> _What to produce_
Copy exactly the lines from the one containing "From the presented list" through the last line of the records, both included, and nothing more.

> _Dataset rows_

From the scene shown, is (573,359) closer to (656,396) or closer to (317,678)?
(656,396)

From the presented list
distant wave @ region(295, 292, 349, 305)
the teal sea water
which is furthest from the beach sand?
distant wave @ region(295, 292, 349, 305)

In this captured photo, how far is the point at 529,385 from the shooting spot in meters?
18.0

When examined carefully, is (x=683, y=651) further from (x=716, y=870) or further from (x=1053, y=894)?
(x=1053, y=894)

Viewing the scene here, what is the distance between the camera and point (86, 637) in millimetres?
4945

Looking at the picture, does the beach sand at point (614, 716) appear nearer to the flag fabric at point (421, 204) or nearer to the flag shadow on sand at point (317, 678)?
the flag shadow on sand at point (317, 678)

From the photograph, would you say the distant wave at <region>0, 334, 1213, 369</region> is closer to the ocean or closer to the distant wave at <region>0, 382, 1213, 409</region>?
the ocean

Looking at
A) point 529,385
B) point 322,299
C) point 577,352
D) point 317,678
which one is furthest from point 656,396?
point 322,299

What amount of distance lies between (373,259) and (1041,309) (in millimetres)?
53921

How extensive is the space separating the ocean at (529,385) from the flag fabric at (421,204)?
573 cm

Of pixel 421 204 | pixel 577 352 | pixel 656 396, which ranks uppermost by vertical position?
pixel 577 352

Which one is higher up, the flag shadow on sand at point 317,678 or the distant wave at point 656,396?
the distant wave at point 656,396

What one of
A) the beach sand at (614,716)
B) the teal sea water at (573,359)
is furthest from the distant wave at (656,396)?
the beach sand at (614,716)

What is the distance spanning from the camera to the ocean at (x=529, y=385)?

> _Solution for this task_
From the presented list
distant wave @ region(295, 292, 349, 305)
the teal sea water
which is furthest from the beach sand?
distant wave @ region(295, 292, 349, 305)

In this captured photo, how far is the point at 529,385 from the shooting spot in meters?
18.0

When examined carefully, is (x=683, y=651) further from (x=716, y=870) or further from (x=1053, y=894)?
(x=1053, y=894)

Viewing the scene here, what is the distance between the camera and point (86, 637) in millimetres?
4945

Looking at the picture, does the beach sand at point (614, 716) appear nearer to the flag fabric at point (421, 204) or nearer to the flag shadow on sand at point (317, 678)?
the flag shadow on sand at point (317, 678)

From the photograph, would you say the distant wave at <region>0, 334, 1213, 369</region> is closer to the ocean or closer to the distant wave at <region>0, 382, 1213, 409</region>?
the ocean

Looking at
A) point 529,385
B) point 322,299
C) point 577,352
D) point 317,678
which one is furthest from point 656,396?
point 322,299

What amount of distance lies between (373,259) and (1041,309) (in millimetres)?
53921

How extensive is the space separating the ocean at (529,385) from the flag fabric at (421,204)?
573 cm

Of pixel 421 204 | pixel 577 352 | pixel 656 396, which ranks uppermost by vertical position?
pixel 577 352

Which one is higher up, the flag shadow on sand at point 317,678 or the distant wave at point 656,396?
the distant wave at point 656,396

What one of
A) the beach sand at (614,716)
B) the teal sea water at (573,359)
is furthest from the distant wave at (656,396)?
the beach sand at (614,716)

What is the distance spanning from the camera to the ocean at (x=529, y=385)?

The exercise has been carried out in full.